Stability of Spatial Elastica in A Gravitational Field

This paper considers the behavior of a spatial elastica in a gravitational field. The slenderness of the system considered is such that the weight becomes an important consideration in determining elastic equilibrium configurations. Both ends of the elastica are clamped in an initially (planar) horizontal orientation at a fixed distance apart. However, one of the ends allows an increase in arc-length, that is, it is a sleeve joint. Thus, the total arc-length is the primary control parameter. This kind of elastica typically loses stability, resulting in out-of-plane deflections, when the total arc-length is increased beyond a critical value.

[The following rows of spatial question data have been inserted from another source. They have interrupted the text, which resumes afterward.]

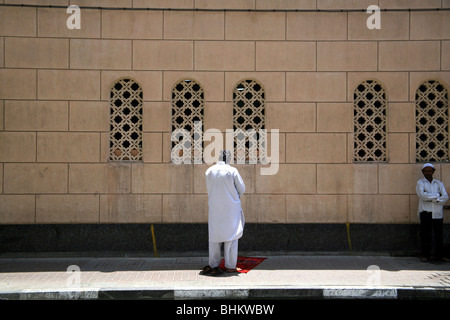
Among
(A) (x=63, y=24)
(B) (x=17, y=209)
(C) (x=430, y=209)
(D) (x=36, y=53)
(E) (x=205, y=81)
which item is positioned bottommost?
(B) (x=17, y=209)

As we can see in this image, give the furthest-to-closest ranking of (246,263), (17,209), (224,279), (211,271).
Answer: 1. (17,209)
2. (246,263)
3. (211,271)
4. (224,279)

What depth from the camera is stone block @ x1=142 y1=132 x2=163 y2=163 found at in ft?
24.0

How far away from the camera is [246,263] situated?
22.3 feet

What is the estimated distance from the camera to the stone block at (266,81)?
24.3 feet

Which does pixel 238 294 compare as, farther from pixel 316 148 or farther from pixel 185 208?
pixel 316 148

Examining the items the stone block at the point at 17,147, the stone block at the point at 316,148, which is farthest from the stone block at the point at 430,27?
the stone block at the point at 17,147

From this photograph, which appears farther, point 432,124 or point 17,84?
point 432,124

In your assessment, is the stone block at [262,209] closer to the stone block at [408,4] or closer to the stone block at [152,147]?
the stone block at [152,147]

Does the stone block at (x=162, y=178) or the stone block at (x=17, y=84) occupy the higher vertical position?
the stone block at (x=17, y=84)

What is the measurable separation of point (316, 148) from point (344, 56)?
1756 millimetres

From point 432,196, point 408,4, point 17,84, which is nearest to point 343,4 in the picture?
point 408,4

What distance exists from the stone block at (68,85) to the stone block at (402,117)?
17.5ft

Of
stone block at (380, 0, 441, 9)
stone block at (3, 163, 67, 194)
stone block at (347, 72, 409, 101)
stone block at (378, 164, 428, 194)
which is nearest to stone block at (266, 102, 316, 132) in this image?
stone block at (347, 72, 409, 101)

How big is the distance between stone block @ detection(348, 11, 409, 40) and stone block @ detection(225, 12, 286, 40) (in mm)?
1263
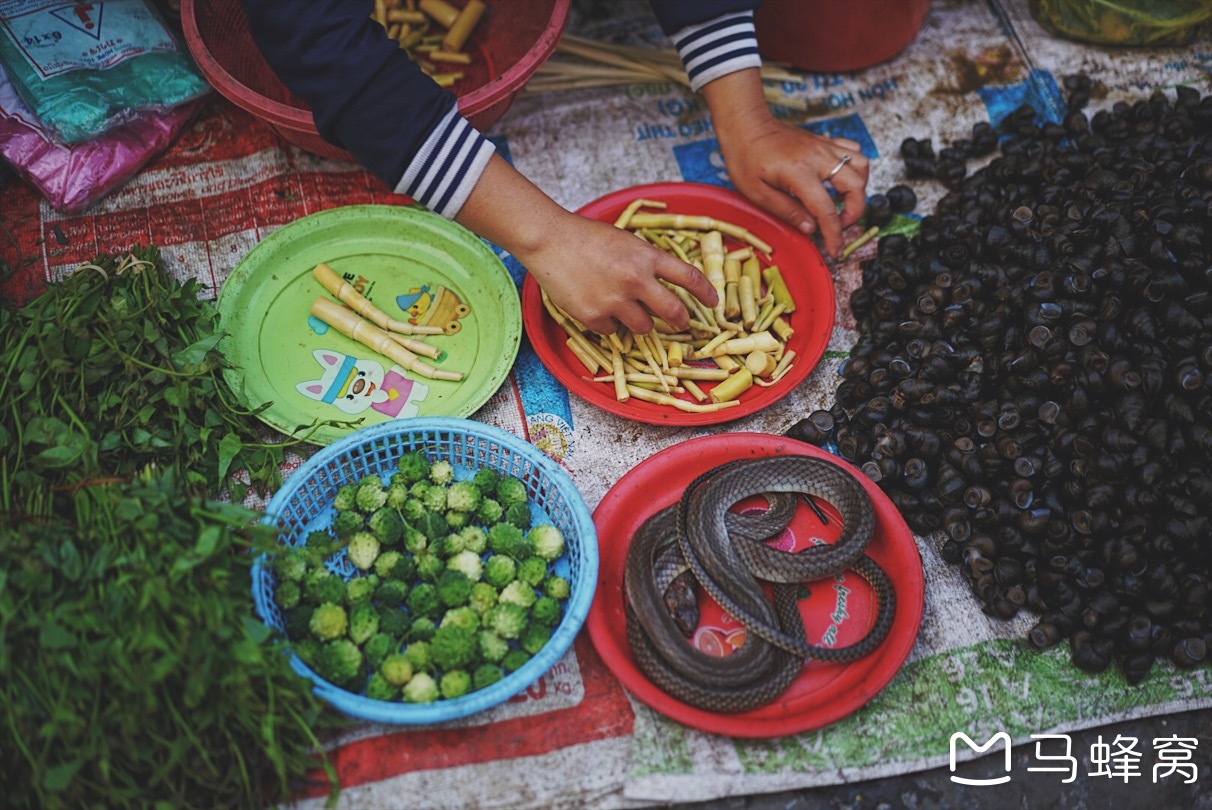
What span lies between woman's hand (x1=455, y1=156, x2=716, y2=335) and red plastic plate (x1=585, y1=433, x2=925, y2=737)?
0.44 metres

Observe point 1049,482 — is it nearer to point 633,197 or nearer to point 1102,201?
point 1102,201

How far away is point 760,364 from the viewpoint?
8.99 ft

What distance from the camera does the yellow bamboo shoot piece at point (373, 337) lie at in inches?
107

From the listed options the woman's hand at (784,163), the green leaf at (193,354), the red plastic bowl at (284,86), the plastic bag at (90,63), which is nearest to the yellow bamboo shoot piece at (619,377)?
the woman's hand at (784,163)

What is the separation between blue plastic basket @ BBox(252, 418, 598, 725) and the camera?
1996 mm

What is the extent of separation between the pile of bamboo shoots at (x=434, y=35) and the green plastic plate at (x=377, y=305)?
748 millimetres

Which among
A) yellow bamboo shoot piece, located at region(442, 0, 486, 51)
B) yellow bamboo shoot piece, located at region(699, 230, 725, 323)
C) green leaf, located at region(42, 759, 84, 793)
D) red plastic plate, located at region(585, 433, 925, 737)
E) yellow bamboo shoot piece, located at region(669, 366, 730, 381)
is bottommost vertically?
red plastic plate, located at region(585, 433, 925, 737)

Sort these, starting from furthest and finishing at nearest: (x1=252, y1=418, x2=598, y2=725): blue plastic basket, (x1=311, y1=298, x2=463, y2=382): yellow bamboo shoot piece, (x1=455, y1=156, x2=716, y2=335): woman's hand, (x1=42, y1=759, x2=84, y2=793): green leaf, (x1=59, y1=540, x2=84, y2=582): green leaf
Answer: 1. (x1=311, y1=298, x2=463, y2=382): yellow bamboo shoot piece
2. (x1=455, y1=156, x2=716, y2=335): woman's hand
3. (x1=252, y1=418, x2=598, y2=725): blue plastic basket
4. (x1=59, y1=540, x2=84, y2=582): green leaf
5. (x1=42, y1=759, x2=84, y2=793): green leaf

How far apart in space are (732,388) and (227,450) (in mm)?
1459

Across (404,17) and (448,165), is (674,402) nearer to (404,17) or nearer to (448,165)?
(448,165)

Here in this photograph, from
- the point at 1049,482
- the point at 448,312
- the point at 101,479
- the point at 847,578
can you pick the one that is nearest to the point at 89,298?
the point at 101,479

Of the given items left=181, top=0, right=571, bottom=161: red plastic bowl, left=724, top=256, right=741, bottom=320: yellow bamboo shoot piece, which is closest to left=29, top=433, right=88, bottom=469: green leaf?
left=181, top=0, right=571, bottom=161: red plastic bowl

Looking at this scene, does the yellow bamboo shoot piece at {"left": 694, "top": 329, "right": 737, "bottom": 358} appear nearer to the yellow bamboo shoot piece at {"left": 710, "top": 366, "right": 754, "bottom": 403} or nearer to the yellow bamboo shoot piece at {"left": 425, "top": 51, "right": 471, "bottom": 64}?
the yellow bamboo shoot piece at {"left": 710, "top": 366, "right": 754, "bottom": 403}

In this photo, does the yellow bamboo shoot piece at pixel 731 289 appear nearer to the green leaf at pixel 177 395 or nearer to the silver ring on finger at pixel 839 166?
the silver ring on finger at pixel 839 166
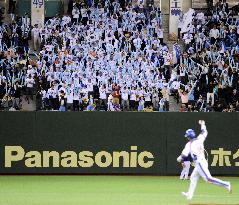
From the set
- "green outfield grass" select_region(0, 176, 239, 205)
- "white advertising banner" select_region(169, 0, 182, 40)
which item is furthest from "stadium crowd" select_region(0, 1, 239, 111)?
"green outfield grass" select_region(0, 176, 239, 205)

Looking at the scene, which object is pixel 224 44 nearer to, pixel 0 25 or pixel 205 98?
pixel 205 98

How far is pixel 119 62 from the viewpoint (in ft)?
107

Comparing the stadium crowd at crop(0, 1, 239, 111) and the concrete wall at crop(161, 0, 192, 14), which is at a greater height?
the concrete wall at crop(161, 0, 192, 14)

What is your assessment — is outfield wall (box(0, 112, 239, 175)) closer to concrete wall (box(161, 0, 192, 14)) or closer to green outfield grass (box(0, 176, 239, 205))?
green outfield grass (box(0, 176, 239, 205))

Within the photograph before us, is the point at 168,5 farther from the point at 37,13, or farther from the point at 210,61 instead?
the point at 37,13

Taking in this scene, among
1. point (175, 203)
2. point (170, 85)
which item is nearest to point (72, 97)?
point (170, 85)

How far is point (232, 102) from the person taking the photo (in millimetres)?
30328

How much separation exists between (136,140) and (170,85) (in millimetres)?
6632

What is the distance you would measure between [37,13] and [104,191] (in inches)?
682

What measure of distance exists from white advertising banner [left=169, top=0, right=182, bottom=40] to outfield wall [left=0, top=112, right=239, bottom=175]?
34.9 ft

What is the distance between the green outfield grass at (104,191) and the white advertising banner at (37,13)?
42.0ft

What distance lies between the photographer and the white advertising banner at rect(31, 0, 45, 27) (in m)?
35.7

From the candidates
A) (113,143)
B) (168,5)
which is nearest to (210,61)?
(168,5)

A small mid-length torque can used to perturb a planar equilibrium configuration in order to test for stability. The aim of this study is to assess the effect of self-weight of the elastica (which is typically ignored) on promoting or delaying the loss of stability. To this end, it is useful to compare and contrast the results of orientation, that is, the system is configured in both an initial "upright" orientation and then in an "upside-down" orientation to highlight the influence of gravity. The results of the weightless elastica are used as a reference. Analysis is based on Kirchhoff's rod theory and Euler parameters, and the resulting set of governing differential equations are solved using a shooting method. The results from an experimental system using a slender superelastic wire made from Nitinol (Nickel Titanium Naval Ordnance Laboratory) exhibit close agreement with the analytical results.